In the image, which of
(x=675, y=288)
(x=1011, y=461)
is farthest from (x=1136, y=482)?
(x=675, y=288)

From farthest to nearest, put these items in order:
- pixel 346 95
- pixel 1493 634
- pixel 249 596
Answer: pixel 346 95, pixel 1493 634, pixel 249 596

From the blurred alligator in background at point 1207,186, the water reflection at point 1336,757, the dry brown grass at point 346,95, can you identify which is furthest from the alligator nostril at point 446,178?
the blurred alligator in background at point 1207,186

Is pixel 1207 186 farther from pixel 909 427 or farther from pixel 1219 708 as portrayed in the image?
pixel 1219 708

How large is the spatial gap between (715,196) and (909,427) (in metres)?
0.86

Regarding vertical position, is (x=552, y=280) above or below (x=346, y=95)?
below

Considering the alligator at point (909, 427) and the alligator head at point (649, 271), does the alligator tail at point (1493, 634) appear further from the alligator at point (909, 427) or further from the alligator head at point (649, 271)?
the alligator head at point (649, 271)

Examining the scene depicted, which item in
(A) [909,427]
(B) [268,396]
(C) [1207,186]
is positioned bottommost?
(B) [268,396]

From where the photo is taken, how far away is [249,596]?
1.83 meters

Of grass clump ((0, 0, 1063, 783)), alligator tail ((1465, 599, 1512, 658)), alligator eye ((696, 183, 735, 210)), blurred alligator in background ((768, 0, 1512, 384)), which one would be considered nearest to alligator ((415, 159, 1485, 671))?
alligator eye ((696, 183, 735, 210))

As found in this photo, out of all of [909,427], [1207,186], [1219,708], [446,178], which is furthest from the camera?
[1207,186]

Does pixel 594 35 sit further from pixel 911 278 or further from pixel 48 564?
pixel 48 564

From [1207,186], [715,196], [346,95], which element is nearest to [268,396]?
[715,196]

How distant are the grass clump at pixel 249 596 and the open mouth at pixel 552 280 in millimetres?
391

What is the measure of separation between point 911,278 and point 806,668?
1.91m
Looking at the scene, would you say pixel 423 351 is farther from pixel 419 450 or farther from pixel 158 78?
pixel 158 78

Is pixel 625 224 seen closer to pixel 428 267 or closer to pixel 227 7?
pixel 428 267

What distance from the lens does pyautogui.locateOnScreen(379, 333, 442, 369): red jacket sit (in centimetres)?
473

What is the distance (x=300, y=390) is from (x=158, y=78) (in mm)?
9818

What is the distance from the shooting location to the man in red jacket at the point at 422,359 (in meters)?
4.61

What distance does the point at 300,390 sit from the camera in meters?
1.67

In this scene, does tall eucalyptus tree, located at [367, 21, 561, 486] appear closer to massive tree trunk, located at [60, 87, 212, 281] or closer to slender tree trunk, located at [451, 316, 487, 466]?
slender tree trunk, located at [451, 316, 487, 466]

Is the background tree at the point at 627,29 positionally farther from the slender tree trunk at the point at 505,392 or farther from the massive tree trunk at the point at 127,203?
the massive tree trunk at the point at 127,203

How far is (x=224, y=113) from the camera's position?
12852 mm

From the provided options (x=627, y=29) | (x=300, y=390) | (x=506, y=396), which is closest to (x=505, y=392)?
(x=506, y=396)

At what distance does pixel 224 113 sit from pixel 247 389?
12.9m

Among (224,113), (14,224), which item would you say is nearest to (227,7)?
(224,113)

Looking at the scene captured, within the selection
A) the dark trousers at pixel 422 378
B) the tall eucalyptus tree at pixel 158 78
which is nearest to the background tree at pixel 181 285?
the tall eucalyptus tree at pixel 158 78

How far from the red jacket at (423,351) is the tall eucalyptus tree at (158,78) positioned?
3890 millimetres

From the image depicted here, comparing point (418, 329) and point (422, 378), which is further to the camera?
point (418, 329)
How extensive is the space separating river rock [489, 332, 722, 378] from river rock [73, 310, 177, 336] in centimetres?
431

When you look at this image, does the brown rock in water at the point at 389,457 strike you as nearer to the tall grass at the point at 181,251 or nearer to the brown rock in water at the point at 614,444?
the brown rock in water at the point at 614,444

§ Problem to work on: Copy out all of the items above, swapping "spatial gap" for "distance" and leaving everything else unchanged.

§ Response:
In the image, which of
(x=675, y=288)
(x=1011, y=461)
is farthest from (x=1136, y=482)?
(x=675, y=288)

From farthest to nearest, put these items in order:
- pixel 346 95
- pixel 1493 634
- pixel 249 596
Answer: pixel 346 95, pixel 1493 634, pixel 249 596

From the blurred alligator in background at point 1207,186, the water reflection at point 1336,757, the dry brown grass at point 346,95, can you identify which is furthest from the alligator nostril at point 446,178?
the blurred alligator in background at point 1207,186

Is pixel 1207 186 farther from pixel 909 427 or farther from pixel 1219 708 as portrayed in the image?
pixel 1219 708

How large is the distance between (715,196) and (909,427) (in metres)?
0.86

Regarding vertical position, is (x=552, y=280) above or below (x=346, y=95)?
below

Considering the alligator at point (909, 427) and the alligator head at point (649, 271), does the alligator tail at point (1493, 634) appear further from the alligator at point (909, 427) or further from the alligator head at point (649, 271)?
the alligator head at point (649, 271)

Examining the scene depicted, which item in
(A) [909,427]
(B) [268,396]
(C) [1207,186]
is positioned bottommost?
(B) [268,396]

From where the photo is taken, how far away is [249,596]?
1.83 meters

Of grass clump ((0, 0, 1063, 783)), alligator tail ((1465, 599, 1512, 658)), alligator eye ((696, 183, 735, 210)), blurred alligator in background ((768, 0, 1512, 384)), which one would be considered nearest to alligator ((415, 159, 1485, 671))?
alligator eye ((696, 183, 735, 210))

As found in this photo, out of all of [909,427], [1207,186], [1219,708], [446,178], which is furthest from the camera?
[1207,186]

Does pixel 594 35 sit further from pixel 911 278 or further from pixel 48 564?
pixel 48 564

From [1207,186], [715,196], [346,95], which element is nearest to [268,396]?
[715,196]

How distant are the grass clump at pixel 249 596 and the open mouth at pixel 552 280 in millimetres?
391

What is the measure of separation between point 911,278 and point 806,668?
1.91m
Looking at the scene, would you say pixel 423 351 is farther from pixel 419 450 or farther from pixel 158 78?
pixel 158 78

Is pixel 625 224 seen closer to pixel 428 267 or closer to pixel 227 7?
pixel 428 267

What distance from the lens does pyautogui.locateOnScreen(379, 333, 442, 369): red jacket sit (in centimetres)?
473

What is the distance (x=300, y=390) is from (x=158, y=78) (in mm)?
9818

What is the distance from the shooting location to the man in red jacket at the point at 422,359 (in meters)?
4.61

What distance does the point at 300,390 sit from the camera in meters?
1.67

In this scene, does tall eucalyptus tree, located at [367, 21, 561, 486] appear closer to massive tree trunk, located at [60, 87, 212, 281] or closer to slender tree trunk, located at [451, 316, 487, 466]?
slender tree trunk, located at [451, 316, 487, 466]

Is the background tree at the point at 627,29 positionally farther from the slender tree trunk at the point at 505,392 or farther from the massive tree trunk at the point at 127,203?
the massive tree trunk at the point at 127,203

How far is (x=224, y=113) from the camera's position?
12852 mm

From the provided options (x=627, y=29) | (x=300, y=390) | (x=506, y=396), which is closest to (x=505, y=392)?
(x=506, y=396)

At what distance does pixel 224 113 sit from pixel 247 389?
12.9m

Among (224,113), (14,224), which item would you say is nearest to (227,7)?
(224,113)

Looking at the scene captured, within the selection
A) the dark trousers at pixel 422 378
B) the tall eucalyptus tree at pixel 158 78
which is nearest to the background tree at pixel 181 285?
the tall eucalyptus tree at pixel 158 78

How far from the red jacket at (423,351) is the tall eucalyptus tree at (158,78) positioned?
3890 millimetres

From the image depicted here, comparing point (418, 329) and point (422, 378), which is further to the camera?
point (418, 329)
How extensive is the space separating river rock [489, 332, 722, 378] from river rock [73, 310, 177, 336] in centimetres?
431

When you look at this image, does the brown rock in water at the point at 389,457 strike you as nearer to the tall grass at the point at 181,251 or nearer to the brown rock in water at the point at 614,444?
the brown rock in water at the point at 614,444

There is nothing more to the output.